#### Directions:
Wherever the string "frames" appears in the records, return the line that holds it.

#### Data for review:
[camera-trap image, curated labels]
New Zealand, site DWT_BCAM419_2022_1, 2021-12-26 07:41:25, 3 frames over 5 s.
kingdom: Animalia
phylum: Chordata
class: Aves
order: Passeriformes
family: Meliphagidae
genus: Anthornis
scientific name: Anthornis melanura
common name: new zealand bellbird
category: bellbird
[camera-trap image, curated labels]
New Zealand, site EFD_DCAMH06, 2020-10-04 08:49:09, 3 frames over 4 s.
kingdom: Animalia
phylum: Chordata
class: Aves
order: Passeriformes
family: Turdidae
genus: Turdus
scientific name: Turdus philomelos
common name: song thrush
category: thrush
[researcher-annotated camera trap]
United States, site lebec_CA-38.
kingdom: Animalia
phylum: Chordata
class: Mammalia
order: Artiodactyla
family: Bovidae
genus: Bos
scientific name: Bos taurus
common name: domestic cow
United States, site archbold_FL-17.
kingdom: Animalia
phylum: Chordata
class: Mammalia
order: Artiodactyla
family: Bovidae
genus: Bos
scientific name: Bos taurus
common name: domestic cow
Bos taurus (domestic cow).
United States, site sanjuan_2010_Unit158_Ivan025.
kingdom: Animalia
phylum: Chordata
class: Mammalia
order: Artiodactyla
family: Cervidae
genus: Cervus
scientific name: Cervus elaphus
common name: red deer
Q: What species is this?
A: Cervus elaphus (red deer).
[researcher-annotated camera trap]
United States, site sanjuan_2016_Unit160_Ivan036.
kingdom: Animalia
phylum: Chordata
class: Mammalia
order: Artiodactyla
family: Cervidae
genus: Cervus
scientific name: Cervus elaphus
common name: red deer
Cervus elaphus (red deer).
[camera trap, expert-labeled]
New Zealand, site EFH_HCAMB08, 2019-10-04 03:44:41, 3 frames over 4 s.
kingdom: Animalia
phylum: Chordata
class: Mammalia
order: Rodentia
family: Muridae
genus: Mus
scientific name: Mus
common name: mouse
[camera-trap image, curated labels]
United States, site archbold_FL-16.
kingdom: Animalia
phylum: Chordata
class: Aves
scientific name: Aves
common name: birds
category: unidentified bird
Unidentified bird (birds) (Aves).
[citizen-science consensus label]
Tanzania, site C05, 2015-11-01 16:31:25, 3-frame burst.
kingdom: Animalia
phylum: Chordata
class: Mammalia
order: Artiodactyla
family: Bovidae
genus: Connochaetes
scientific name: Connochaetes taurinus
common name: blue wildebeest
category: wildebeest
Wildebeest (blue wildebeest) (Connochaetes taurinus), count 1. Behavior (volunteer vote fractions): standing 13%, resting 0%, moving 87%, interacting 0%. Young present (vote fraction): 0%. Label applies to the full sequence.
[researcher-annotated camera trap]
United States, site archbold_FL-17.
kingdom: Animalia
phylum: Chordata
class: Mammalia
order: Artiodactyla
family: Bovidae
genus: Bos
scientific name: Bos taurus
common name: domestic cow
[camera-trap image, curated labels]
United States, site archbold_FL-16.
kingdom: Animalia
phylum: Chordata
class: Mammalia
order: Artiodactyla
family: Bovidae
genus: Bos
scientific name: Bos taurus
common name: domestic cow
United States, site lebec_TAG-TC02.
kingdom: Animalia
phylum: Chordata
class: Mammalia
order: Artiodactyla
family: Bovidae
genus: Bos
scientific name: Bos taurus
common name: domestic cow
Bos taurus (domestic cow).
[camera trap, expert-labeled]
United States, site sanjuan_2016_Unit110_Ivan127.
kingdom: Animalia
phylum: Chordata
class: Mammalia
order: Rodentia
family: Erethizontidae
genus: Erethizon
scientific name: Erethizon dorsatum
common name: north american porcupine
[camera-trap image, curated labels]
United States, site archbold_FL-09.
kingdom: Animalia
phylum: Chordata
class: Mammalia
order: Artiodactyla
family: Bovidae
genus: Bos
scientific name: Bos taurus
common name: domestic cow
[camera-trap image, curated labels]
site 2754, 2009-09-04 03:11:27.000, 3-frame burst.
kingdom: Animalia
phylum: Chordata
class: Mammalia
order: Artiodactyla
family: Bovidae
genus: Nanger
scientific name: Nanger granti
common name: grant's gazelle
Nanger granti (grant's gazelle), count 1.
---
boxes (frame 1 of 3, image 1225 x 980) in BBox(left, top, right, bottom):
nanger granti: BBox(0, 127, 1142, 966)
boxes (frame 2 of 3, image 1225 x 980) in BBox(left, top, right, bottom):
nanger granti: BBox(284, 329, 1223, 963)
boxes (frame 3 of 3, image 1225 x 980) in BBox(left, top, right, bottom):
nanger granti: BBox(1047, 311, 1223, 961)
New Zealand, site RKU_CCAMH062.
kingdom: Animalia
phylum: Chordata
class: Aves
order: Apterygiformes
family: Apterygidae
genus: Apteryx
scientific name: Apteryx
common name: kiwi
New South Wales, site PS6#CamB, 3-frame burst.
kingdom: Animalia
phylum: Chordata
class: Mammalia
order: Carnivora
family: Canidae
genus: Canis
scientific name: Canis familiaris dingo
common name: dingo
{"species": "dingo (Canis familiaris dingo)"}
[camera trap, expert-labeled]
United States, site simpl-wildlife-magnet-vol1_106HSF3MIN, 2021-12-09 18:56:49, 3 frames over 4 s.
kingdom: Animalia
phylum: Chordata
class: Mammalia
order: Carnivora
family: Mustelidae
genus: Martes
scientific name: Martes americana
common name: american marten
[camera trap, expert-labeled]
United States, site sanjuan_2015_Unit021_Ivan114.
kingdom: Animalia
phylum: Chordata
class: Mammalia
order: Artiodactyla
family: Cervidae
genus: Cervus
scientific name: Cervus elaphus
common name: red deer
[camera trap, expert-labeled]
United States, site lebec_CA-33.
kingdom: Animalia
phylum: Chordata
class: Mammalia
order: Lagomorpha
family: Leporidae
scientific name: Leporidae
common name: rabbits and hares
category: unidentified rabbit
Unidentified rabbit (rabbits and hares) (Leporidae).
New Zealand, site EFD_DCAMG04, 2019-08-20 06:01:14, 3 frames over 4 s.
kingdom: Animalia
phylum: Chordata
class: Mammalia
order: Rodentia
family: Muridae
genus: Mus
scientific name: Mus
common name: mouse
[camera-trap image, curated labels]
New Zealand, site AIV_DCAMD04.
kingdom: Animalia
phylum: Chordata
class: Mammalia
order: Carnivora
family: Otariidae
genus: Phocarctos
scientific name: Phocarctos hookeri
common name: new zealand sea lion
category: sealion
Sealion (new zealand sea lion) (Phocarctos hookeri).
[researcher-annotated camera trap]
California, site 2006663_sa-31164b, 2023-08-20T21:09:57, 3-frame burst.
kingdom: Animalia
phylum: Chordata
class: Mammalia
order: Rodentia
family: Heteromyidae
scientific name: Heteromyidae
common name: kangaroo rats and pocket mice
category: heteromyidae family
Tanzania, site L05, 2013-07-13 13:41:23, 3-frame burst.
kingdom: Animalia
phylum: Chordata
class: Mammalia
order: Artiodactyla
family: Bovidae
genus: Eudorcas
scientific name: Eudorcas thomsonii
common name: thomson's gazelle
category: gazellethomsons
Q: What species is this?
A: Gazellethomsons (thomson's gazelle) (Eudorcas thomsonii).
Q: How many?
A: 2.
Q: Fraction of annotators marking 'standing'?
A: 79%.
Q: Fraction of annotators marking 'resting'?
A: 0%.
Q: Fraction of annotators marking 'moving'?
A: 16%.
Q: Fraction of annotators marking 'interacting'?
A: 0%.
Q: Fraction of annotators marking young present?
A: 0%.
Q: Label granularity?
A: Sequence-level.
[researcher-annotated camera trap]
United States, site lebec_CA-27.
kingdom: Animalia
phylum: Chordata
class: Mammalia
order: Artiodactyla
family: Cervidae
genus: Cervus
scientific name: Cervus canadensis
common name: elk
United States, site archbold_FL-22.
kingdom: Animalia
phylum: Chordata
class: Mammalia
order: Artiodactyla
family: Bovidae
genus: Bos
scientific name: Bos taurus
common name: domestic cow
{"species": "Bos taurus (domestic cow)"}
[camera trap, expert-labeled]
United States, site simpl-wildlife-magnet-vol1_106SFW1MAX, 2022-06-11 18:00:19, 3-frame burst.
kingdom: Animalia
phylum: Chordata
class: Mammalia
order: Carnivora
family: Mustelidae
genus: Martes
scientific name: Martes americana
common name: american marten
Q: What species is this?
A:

#### Response to the exercise:
New Zealand, site DWT_BCAM419_2022_1, 2021-12-26 07:41:25, 3 frames over 5 s.
New Zealand, site EFD_DCAMH06, 2020-10-04 08:49:09, 3 frames over 4 s.
New Zealand, site EFH_HCAMB08, 2019-10-04 03:44:41, 3 frames over 4 s.
United States, site simpl-wildlife-magnet-vol1_106HSF3MIN, 2021-12-09 18:56:49, 3 frames over 4 s.
New Zealand, site EFD_DCAMG04, 2019-08-20 06:01:14, 3 frames over 4 s.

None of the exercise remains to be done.